• **STATED PROBLEM A**
In the mailing-list thread about upgrading CI to CUDA 9.1, which people are listed as voting +1?
• **STATED PROBLEM B**
Extend the thread on upgrading CI to CUDA 9.1 with CuDNN 7.0, picking up after its final sentence.

• **SOURCE**

Re: [LAZY VOTE][RESULT] Upgrade CI to CUDA 9.1 with CuDNN 7.0

2018-05-16 Thread Haibin Lin
Is there a plan for adding those CUDA 8 tests back to CI? What about CUDA 7?

There were a few build problems in the past few weeks due to lack of CI
coverage:
- https://github.com/apache/incubator-mxnet/pull/10710 were found during
1.2 rc voting
- https://github.com/apache/incubator-mxnet/issues/10981 were reported by
an user with CUDA 7

Having these covered in CI will help catch the issues early. I don't recall
if we decided to drop CUDA 7 support for MXNet.

Best,
Haibin

On Wed, Mar 21, 2018 at 6:32 AM, Marco de Abreu <
marco.g.ab...@googlemail.com> wrote:

> Hello,
>
> the migration has just been completed and we're now running our UNIX based
> slaves on CUDA 9.1 with CuDNN 7. The commit is available at
> https://github.com/apache/incubator-mxnet/commit/
> b0a6760efa141aeca87b03ecf34dae924bd1af46
> .
>
> No jobs have been interrupted by this migration. If you encounter any
> errors, please reach back to me.
>
> Best regards,
> Marco
>
> On Tue, Mar 20, 2018 at 11:20 PM, Marco de Abreu <
> marco.g.ab...@googlemail.com> wrote:
>
> > Hello,
> >
> > the results of this vote are as follows:
> >
> > +1:
> > Jun
> > Anirudh
> > Hao
> > Marco
> >
> > 0:
> > Chris
> >
> > -1:
> > Naveen (veto recalled as of https://lists.apache.org/thread.html/
> > 242db72a0c96349ef6e0ff1d3b1fe0dc7f7a9082532724c3293666c5@%
> > 3Cdev.mxnet.apache.org%3E)
> >
> > Under the constraint that we will use CUDA 8 on Windows and CUDA 9.1 on
> > UNIX slaves and work on integration tests for CUDA 8 in the long term,
> this
> > vote counts as PASSED.

• **MATERIAL PROVIDED**
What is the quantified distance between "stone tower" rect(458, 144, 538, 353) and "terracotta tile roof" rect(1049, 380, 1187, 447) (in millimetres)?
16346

• **TASK RESPONSE A**
Jun, Anirudh, Hao, Marco

• **TASK RESPONSE B**
> >
> > The PR for this change is available at https://github.com/apache/
> > incubator-mxnet/pull/10108. I have developed and tested the new slaves in
> > our test environment and everything looks promising so far. The plan is
> as
> > follows:
> >
> >1. Get https://github.com/apache/incubator-mxnet/pull/10108 approved
> >to allow self-merge – CI can’t pass until slaves have been upgraded.
> >2. Replace all existing slaves with new upgraded slaves.
> >3. Retrigger https://github.com/apache/incubator-mxnet/pull/10108 to
> >merge necessary changes into master.
> >
> > IMPORTANT: The migration will happen tomorrow, so please expect some
> delay
> > in job execution - the CI website will be unaffected. Ideally, no jobs
> > should fail - in case they do, please feel free to retrigger them by
> using
> > an empty commit. In case of any errors appearing after the upgrade, don't
> > hesitate to contact me!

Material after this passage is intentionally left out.